Democrats agree reforms are needed in mental health, though they note that the bill lacks funding. They say the bigger policy response to mass shootings should be gun control.

House leaders are hoping that the bipartisan vote Wednesday puts pressure on the Senate, which is expected to take up the cures bill sometime before leaving town next month.

The bill faces a bumpier path in the upper chamber, where Sens. Elizabeth Warren (D-Mass.) and Bernie Sanders (I-Vt.) have blasted it as a giveaway to pharmaceutical companies.

Still, enough Democrats are expected to support the measure to get it across the finish line.

“This bill, which expedites the approval of drugs and devices, includes literally billions of dollars in additional spending for health research so that we can find the cures and the answers to what patients are demanding today,” said House Energy and Commerce Chairman Fred Upton (R-Mich.), the measure’s main sponsor.

The White House gave the measure a boost on Tuesday night by announcing that it “strongly” supports passage, pointing in particular to the opioid funding and the funding for the cancer moonshot.

The liberal detractors note that the new research funding, which is helping to bring some Democrats on board, is not mandatory funding, meaning it is not guaranteed.

Still, the $4.8 billion over 10 years is set aside in a separate fund and not subject to the usual budget caps.

Sanders and Warren have denounced the bill as helping out pharmaceutical companies, in part by lowering the FDA’s regulations for approving their new drugs, while doing nothing to deal with the hot-button issue of high drug prices.
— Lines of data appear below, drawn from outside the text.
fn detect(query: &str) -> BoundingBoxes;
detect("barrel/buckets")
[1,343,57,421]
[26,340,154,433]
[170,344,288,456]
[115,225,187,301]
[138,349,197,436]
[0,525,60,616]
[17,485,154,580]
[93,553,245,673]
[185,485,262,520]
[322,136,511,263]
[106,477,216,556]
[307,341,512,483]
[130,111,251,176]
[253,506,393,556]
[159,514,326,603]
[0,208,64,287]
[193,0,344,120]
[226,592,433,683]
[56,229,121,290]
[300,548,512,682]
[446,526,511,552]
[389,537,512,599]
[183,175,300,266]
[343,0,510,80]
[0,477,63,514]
Some consumer groups have also criticized the measure, fearing that in speeding up the FDA’s approval process, it would lower safety standards.

The measure allows for ideas like sometimes using “real world evidence,” rather than more rigorous and time-consuming clinical trials, in drug approvals.

Rep. Frank Pallone (D-N.J.), a lead negotiator on the bill in the House, rejected criticisms of the FDA changes.

“It’s just a way of trying to address these cures in a more effective way, the way the public has asked for, without sacrificing any safety,” Pallone said.

The mental health portion of the legislation establishes a new assistant secretary for mental health in the Department of Health and Human Services as well as a chief medical officer. Murphy argues that these positions will bring more accountability and medical knowledge to the Substance Abuse and Mental Health Services Administration, an agency he has criticized as ineffective.

The bill also authorizes grants for areas like suicide prevention.

The mental health measure is significantly scaled down from the more sweeping version originally proposed by Murphy, though. It does not lift restrictions on Medicaid paying for care at mental health facilities, which would have cost billions of dollars.

The measure also includes elements from a companion mental health bill in the Senate from Sens. Chris Murphy (D-Conn.) and Bill Cassidy (R-La.).

Both the Cures and mental health portions of the bill come after more than a year of bipartisan negotiations.